» **Objective**: Below is a post on avoiding the publishing kool-aid. Transcribe everything in it from "October 4, 2011" down to "both of them.".

» **Reading passage**:

October 4, 2011

How To Avoid the Publishing Kool-Aid

Glass of pink liquid (kool-aid)

This isn’t going to be one of those “let’s bash traditional publishing/self-publishing” posts.  There are still too many of those opinions on both sides, and I don’t want any part of that.

Two people I respect blogged recently about publishing and kool-aid.  Agent Janet Reid posted about the ten things authors should be doing right now.  Number ten was “Do NOT drink the kool-aid on E-publishing.”  Self-publishing guru Joe Konrath responded with a post titled, “Drink the Kool-Aid.”

If you ask me, they’re both being a bit narrow-minded and telling their readers to drink their kool-aid, whether that be pro-traditional or pro-self publishing.  And I hate to say that, because like I mentioned, I respect both of them.

Who’s Right and Who’s Wrong?

The writing blogosphere includes tons of posts about how we shouldn’t compare our journey toward publication to anyone else’s.  The reasons they typically list are absolutely true, which is why I don’t (usually) suffer from author envy.  But one very important reason is often missed:

Every one of us has a different path to success because we each have our own definition of success.

I touched on this concept in my post asking, “Would you ever turn down a contract?”, and I think this point needs to be reiterated.  Anyone telling us there is one right way or best way to publish our work is wrong.

There.  I said it.  I’m talking about how we shouldn’t make sweeping statements, and I just made a sweeping statement.  *smile*

Unlike the other statements, mine says we each have to make our own decisions for what’s the best path for us.  There is no right or wrong way.

Even those who self-publish navel-gazing, grammatical-error-flaunting crap aren’t doing it wrong if their goal is simply to be able to say they’re published, making their sales irrelevant.  In that case, they’re doing what’s best for them and their goal.

How to Avoid the Publishing Kool-Aid

The trick is to identify our goals and keep those in mind while reading other people’s opinions.  Someone’s advice about how much to spend on self-published cover art might not be applicable to us if their goals are different from ours.  Similarly, someone’s advice about whether we need an agent might be irrelevant to our situation.

As I mentioned in my post about the traditional vs. self publishing debate, we shouldn’t beat each other up for our choices because we should be making choices that are different from others.  My goals are different from my critique partner’s, much less from yours or some random writer.

For example, Joe Konrath’s goals include making money and focusing on ebooks.  The advice he gives and the decisions he makes for himself won’t help an author who writes category romance, whose readers follow the publisher—not the author—and expect printed books.

Our wants and needs belong to us alone, so our path to reach for those dreams will be unique:

Once we know what will make us happy, we have to figure out our goals:

  • Make lots of money
  • Not spend any money upfront
  • Start a writing business
  • Start a writing hobby
  • Retain full control
  • Avoid non-writing activities
  • Prestige
  • Name recognition
  • Respect
  • Become part of a publisher’s “stable”

» **Extracted material**:
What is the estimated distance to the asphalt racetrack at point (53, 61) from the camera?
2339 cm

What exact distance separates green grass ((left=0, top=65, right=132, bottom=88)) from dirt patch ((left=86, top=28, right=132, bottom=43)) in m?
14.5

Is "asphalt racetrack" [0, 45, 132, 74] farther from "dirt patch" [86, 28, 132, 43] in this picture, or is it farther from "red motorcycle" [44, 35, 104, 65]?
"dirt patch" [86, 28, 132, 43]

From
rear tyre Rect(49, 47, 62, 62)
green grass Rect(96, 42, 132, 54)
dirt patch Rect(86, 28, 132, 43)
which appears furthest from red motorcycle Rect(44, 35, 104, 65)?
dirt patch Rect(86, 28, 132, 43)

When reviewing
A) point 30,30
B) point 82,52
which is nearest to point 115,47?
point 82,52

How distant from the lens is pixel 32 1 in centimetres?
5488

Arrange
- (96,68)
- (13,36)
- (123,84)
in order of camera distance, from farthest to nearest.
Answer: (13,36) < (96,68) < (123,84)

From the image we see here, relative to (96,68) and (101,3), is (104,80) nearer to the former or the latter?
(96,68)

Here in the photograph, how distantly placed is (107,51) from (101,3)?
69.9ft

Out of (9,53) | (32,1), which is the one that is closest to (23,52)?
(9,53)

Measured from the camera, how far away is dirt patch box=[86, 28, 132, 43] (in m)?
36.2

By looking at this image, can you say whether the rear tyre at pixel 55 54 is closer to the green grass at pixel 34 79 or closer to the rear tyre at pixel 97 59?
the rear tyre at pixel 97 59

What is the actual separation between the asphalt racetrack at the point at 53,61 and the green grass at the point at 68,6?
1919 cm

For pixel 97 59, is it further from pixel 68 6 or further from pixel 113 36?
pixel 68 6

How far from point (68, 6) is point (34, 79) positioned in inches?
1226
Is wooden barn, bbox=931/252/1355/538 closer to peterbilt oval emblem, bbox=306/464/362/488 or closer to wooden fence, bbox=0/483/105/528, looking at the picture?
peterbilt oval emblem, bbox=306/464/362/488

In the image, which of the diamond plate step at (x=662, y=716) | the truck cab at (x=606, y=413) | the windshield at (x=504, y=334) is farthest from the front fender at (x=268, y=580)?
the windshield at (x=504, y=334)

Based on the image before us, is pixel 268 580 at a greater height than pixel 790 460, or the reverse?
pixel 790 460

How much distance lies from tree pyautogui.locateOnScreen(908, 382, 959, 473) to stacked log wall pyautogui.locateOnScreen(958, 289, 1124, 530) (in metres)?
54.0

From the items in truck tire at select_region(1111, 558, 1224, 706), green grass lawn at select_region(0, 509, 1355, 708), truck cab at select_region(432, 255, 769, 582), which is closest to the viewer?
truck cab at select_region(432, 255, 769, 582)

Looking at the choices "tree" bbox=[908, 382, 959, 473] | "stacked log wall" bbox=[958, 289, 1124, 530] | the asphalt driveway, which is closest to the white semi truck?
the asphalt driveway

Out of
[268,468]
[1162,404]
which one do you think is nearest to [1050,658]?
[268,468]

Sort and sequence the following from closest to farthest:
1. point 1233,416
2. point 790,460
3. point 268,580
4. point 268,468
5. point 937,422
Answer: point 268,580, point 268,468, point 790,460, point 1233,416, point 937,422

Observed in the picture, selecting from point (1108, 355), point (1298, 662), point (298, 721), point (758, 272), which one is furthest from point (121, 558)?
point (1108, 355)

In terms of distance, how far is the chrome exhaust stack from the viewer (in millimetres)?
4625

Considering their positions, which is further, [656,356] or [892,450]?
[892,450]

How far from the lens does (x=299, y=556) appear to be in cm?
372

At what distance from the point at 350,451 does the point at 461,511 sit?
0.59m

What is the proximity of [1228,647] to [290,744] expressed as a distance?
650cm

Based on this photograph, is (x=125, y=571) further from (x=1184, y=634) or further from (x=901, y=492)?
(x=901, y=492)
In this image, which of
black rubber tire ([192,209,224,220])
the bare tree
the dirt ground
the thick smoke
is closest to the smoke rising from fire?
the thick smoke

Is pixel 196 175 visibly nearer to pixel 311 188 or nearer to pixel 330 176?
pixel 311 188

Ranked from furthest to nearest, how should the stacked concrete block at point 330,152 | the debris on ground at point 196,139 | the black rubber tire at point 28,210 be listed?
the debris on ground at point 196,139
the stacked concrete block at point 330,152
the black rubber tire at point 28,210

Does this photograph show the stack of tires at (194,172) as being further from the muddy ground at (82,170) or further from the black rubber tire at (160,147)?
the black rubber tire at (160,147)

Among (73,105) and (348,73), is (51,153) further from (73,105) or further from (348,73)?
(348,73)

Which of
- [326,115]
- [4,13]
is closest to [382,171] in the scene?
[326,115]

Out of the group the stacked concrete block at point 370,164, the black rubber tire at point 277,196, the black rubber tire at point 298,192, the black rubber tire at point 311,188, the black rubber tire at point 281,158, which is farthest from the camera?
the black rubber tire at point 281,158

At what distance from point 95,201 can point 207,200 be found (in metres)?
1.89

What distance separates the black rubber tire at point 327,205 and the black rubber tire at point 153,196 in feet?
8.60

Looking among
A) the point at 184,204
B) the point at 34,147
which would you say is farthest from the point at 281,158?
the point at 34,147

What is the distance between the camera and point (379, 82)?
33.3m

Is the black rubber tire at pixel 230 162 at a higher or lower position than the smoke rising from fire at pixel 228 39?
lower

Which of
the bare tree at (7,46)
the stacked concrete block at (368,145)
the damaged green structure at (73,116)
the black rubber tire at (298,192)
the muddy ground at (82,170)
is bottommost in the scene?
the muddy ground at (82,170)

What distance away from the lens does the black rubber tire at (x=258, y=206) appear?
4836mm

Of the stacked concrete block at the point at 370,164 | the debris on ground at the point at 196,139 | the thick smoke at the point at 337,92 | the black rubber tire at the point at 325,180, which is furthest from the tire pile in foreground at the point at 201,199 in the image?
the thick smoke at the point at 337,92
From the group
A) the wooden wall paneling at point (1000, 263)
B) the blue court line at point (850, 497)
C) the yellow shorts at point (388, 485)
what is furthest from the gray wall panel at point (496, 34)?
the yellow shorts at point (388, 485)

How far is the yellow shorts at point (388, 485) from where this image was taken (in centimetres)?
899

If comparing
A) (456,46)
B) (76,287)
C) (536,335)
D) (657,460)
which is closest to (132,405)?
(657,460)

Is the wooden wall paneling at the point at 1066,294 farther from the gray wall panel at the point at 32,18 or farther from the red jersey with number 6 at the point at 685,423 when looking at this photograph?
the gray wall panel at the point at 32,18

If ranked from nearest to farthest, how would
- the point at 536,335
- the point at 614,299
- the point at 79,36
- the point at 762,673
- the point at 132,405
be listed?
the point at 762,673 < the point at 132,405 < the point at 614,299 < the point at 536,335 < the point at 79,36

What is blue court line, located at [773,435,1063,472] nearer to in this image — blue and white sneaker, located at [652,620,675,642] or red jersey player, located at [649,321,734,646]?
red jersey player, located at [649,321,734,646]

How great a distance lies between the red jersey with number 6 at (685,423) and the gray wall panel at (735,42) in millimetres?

» **Answer for the task**:
October 4, 2011

How To Avoid the Publishing Kool-Aid

Glass of pink liquid (kool-aid)

This isn’t going to be one of those “let’s bash traditional publishing/self-publishing” posts.  There are still too many of those opinions on both sides, and I don’t want any part of that.

Two people I respect blogged recently about publishing and kool-aid.  Agent Janet Reid posted about the ten things authors should be doing right now.  Number ten was “Do NOT drink the kool-aid on E-publishing.”  Self-publishing guru Joe Konrath responded with a post titled, “Drink the Kool-Aid.”

If you ask me, they’re both being a bit narrow-minded and telling their readers to drink their kool-aid, whether that be pro-traditional or pro-self publishing.  And I hate to say that, because like I mentioned, I respect both of them.